▶ **TASK STATEMENT**
Copy the listing below word for word, from start to finish, leaving out the pictures.

(Saved data entries)
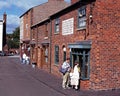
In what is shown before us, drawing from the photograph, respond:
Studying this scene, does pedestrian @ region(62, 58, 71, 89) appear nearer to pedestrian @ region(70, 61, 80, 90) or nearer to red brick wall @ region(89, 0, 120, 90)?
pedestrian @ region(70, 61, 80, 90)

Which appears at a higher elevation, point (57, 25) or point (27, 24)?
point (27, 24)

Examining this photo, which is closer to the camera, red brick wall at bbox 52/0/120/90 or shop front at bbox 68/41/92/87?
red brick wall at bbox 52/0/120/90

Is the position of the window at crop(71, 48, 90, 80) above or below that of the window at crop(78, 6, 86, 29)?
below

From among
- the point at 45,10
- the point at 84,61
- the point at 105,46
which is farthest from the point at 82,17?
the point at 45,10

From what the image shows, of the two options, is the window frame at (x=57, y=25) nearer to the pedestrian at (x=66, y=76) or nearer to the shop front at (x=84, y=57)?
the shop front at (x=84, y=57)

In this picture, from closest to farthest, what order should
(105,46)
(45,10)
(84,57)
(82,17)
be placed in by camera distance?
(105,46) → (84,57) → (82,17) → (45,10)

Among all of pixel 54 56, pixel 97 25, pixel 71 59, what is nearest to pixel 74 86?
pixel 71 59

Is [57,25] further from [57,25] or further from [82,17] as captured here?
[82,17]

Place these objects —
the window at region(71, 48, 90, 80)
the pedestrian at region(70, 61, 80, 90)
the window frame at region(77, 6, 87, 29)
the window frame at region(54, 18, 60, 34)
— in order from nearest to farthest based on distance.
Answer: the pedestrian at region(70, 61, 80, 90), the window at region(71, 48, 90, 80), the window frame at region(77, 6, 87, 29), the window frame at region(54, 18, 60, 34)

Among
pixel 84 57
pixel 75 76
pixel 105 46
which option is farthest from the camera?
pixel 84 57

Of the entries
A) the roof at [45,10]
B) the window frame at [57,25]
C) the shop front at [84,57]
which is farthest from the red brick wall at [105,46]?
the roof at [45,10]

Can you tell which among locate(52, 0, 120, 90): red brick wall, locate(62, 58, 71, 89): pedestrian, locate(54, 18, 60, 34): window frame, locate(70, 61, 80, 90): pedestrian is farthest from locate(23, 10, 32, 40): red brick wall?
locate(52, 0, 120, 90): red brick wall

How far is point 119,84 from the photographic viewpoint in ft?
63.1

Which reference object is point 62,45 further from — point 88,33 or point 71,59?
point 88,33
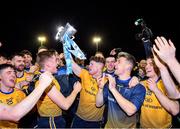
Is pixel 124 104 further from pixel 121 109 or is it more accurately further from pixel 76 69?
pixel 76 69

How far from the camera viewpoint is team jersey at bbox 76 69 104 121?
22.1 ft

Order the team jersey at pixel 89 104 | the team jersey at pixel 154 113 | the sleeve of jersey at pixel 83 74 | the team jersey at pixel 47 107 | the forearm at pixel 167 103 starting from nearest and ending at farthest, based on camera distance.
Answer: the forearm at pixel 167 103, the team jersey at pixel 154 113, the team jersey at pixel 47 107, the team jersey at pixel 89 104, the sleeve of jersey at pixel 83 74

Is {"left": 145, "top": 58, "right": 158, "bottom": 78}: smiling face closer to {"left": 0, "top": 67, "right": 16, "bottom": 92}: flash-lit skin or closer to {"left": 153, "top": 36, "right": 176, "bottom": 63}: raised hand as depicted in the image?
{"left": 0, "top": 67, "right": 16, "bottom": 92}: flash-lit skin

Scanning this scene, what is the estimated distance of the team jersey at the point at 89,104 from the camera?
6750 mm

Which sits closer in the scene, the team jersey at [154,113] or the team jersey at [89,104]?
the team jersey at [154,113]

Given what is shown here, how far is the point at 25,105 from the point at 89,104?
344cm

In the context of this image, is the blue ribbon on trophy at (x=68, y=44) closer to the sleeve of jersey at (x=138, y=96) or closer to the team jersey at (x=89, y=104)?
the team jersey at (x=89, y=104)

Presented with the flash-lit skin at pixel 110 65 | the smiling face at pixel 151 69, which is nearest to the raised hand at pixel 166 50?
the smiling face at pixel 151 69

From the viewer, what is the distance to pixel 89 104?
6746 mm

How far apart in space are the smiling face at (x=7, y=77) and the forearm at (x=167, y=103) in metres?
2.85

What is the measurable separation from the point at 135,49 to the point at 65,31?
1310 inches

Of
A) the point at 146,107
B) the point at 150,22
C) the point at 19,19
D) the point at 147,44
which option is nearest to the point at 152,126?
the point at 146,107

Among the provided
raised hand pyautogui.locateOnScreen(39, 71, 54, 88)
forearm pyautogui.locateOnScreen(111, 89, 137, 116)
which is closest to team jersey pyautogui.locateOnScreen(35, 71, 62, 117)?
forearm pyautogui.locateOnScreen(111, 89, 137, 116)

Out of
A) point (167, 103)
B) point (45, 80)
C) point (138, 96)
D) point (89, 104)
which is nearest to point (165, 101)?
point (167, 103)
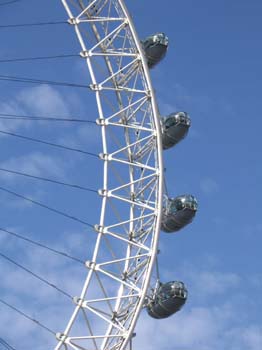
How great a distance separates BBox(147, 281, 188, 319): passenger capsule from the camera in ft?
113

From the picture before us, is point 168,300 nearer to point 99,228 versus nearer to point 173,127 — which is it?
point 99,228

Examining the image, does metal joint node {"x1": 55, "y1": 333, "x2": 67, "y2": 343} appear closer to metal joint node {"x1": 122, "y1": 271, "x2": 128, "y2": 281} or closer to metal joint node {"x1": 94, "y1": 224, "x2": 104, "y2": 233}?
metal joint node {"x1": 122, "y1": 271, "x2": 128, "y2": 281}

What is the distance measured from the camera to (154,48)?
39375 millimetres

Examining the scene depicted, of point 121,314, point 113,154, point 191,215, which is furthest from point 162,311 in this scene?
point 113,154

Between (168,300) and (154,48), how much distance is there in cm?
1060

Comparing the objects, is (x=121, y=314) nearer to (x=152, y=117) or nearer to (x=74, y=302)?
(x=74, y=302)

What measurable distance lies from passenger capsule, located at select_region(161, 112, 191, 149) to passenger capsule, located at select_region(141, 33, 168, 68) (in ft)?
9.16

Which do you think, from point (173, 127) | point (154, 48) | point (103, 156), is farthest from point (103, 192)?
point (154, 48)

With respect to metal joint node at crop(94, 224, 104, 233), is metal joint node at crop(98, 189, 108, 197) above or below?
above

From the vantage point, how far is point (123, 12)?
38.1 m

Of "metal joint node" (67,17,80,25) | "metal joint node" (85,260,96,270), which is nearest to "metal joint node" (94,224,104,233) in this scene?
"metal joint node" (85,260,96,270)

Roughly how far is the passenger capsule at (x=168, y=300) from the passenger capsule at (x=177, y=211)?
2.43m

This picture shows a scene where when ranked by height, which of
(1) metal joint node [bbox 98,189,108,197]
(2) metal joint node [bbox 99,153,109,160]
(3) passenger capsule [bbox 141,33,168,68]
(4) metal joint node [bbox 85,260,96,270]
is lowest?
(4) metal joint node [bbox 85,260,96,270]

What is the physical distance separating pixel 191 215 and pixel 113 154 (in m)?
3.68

▶ **OUTPUT OF THE EXERCISE**
In what is shown before us, drawing from the photograph, respond:
Studying this scene, does pedestrian @ region(62, 58, 71, 89) appear nearer to pedestrian @ region(70, 61, 80, 90) or nearer to red brick wall @ region(89, 0, 120, 90)?
pedestrian @ region(70, 61, 80, 90)

Which appears at a higher elevation, point (57, 25) or point (27, 24)?
point (27, 24)

Examining this photo, which is closer to the camera, red brick wall at bbox 52/0/120/90 or shop front at bbox 68/41/92/87?
red brick wall at bbox 52/0/120/90

Is the position of the window at crop(71, 48, 90, 80) above or below that of the window at crop(78, 6, 86, 29)?
below

From among
- the point at 45,10
- the point at 84,61
- the point at 105,46
which is farthest from the point at 82,17?
the point at 45,10

From what the image shows, of the two options, is the window frame at (x=57, y=25) nearer to the pedestrian at (x=66, y=76) or nearer to the shop front at (x=84, y=57)?
the shop front at (x=84, y=57)

In this picture, from closest to farthest, what order should
(105,46)
(45,10)
(84,57)
(82,17)
be placed in by camera distance?
(105,46) → (84,57) → (82,17) → (45,10)

Among all of pixel 54 56, pixel 97 25, pixel 71 59, what is nearest to pixel 74 86?
pixel 71 59

Is [57,25] further from [57,25] or further from [82,17] as captured here?
[82,17]

Place these objects —
the window at region(71, 48, 90, 80)
the pedestrian at region(70, 61, 80, 90)
the window frame at region(77, 6, 87, 29)
the window frame at region(54, 18, 60, 34)
— in order from nearest to farthest based on distance.
Answer: the pedestrian at region(70, 61, 80, 90), the window at region(71, 48, 90, 80), the window frame at region(77, 6, 87, 29), the window frame at region(54, 18, 60, 34)

Among
pixel 84 57
pixel 75 76
pixel 105 46
which option is farthest from the camera?
pixel 84 57

Of the entries
A) the roof at [45,10]
B) the window frame at [57,25]
C) the shop front at [84,57]
which is farthest from the red brick wall at [105,46]?
the roof at [45,10]

Can you tell which among locate(52, 0, 120, 90): red brick wall, locate(62, 58, 71, 89): pedestrian, locate(54, 18, 60, 34): window frame, locate(70, 61, 80, 90): pedestrian is farthest from locate(23, 10, 32, 40): red brick wall?
locate(52, 0, 120, 90): red brick wall

How far is point 119,84 from the photographic viewpoint in ft?
63.1

Which reference object is point 62,45 further from — point 88,33 or point 71,59?
point 88,33
Is pixel 124 104 further from pixel 121 109 or is it more accurately further from pixel 76 69?
pixel 76 69

How far from the camera viewpoint is team jersey at bbox 76 69 104 121?
22.1 ft

Order the team jersey at pixel 89 104 | the team jersey at pixel 154 113 | the sleeve of jersey at pixel 83 74 | the team jersey at pixel 47 107 | the forearm at pixel 167 103 starting from nearest and ending at farthest, based on camera distance.
Answer: the forearm at pixel 167 103, the team jersey at pixel 154 113, the team jersey at pixel 47 107, the team jersey at pixel 89 104, the sleeve of jersey at pixel 83 74

Is {"left": 145, "top": 58, "right": 158, "bottom": 78}: smiling face closer to {"left": 0, "top": 67, "right": 16, "bottom": 92}: flash-lit skin or closer to {"left": 153, "top": 36, "right": 176, "bottom": 63}: raised hand as depicted in the image?
{"left": 0, "top": 67, "right": 16, "bottom": 92}: flash-lit skin

Scanning this scene, what is the estimated distance of the team jersey at the point at 89,104 from the camera?
6750 mm

Which sits closer in the scene, the team jersey at [154,113] or the team jersey at [89,104]?
the team jersey at [154,113]

Given what is shown here, how far is the point at 25,105 from the point at 89,104?
344cm

In the context of this image, is the blue ribbon on trophy at (x=68, y=44) closer to the sleeve of jersey at (x=138, y=96) or closer to the team jersey at (x=89, y=104)?
the team jersey at (x=89, y=104)

Presented with the flash-lit skin at pixel 110 65 | the smiling face at pixel 151 69, which is nearest to the raised hand at pixel 166 50?
the smiling face at pixel 151 69

From the viewer, what is the distance to pixel 89 104?
6746 mm

How far apart in space are the smiling face at (x=7, y=77) and the forearm at (x=167, y=103) in metres?
2.85

What is the measurable separation from the point at 135,49 to the point at 65,31?
1310 inches

Of
A) the point at 146,107
B) the point at 150,22
C) the point at 19,19
D) the point at 147,44
which option is nearest to the point at 152,126?
the point at 146,107

Among the provided
raised hand pyautogui.locateOnScreen(39, 71, 54, 88)
forearm pyautogui.locateOnScreen(111, 89, 137, 116)
which is closest to team jersey pyautogui.locateOnScreen(35, 71, 62, 117)?
forearm pyautogui.locateOnScreen(111, 89, 137, 116)

Out of
A) point (167, 103)
B) point (45, 80)
C) point (138, 96)
D) point (89, 104)
which is nearest to point (165, 101)?
point (167, 103)
How great a distance separates BBox(147, 281, 188, 319): passenger capsule from the camera in ft?
113

From the picture before us, is point 168,300 nearer to point 99,228 versus nearer to point 173,127 — which is it?
point 99,228

Examining the image, does metal joint node {"x1": 55, "y1": 333, "x2": 67, "y2": 343} appear closer to metal joint node {"x1": 122, "y1": 271, "x2": 128, "y2": 281} or closer to metal joint node {"x1": 94, "y1": 224, "x2": 104, "y2": 233}?
metal joint node {"x1": 122, "y1": 271, "x2": 128, "y2": 281}

What is the distance measured from the camera to (154,48)?
39375 millimetres

Examining the scene depicted, of point 121,314, point 113,154, point 191,215, which is furthest from point 162,311 in this scene?
point 113,154

Between (168,300) and (154,48), how much distance is there in cm?
1060

Comparing the objects, is (x=121, y=314) nearer to (x=152, y=117) or nearer to (x=74, y=302)?
(x=74, y=302)

What measurable distance lies from passenger capsule, located at select_region(161, 112, 191, 149) to passenger capsule, located at select_region(141, 33, 168, 68) (in ft)?
9.16

Which do you think, from point (173, 127) | point (154, 48) | point (103, 156), is farthest from point (103, 192)?
point (154, 48)

With respect to metal joint node at crop(94, 224, 104, 233), is metal joint node at crop(98, 189, 108, 197) above or below?
above

From the vantage point, how far is point (123, 12)?
38.1 m

Of "metal joint node" (67,17,80,25) | "metal joint node" (85,260,96,270), which is nearest to "metal joint node" (94,224,104,233) in this scene?
"metal joint node" (85,260,96,270)

Roughly how far is the passenger capsule at (x=168, y=300) from the passenger capsule at (x=177, y=211)?
2.43m

This picture shows a scene where when ranked by height, which of
(1) metal joint node [bbox 98,189,108,197]
(2) metal joint node [bbox 99,153,109,160]
(3) passenger capsule [bbox 141,33,168,68]
(4) metal joint node [bbox 85,260,96,270]
is lowest?
(4) metal joint node [bbox 85,260,96,270]

What is the physical distance separating pixel 191 215 and pixel 113 154 (in m)?
3.68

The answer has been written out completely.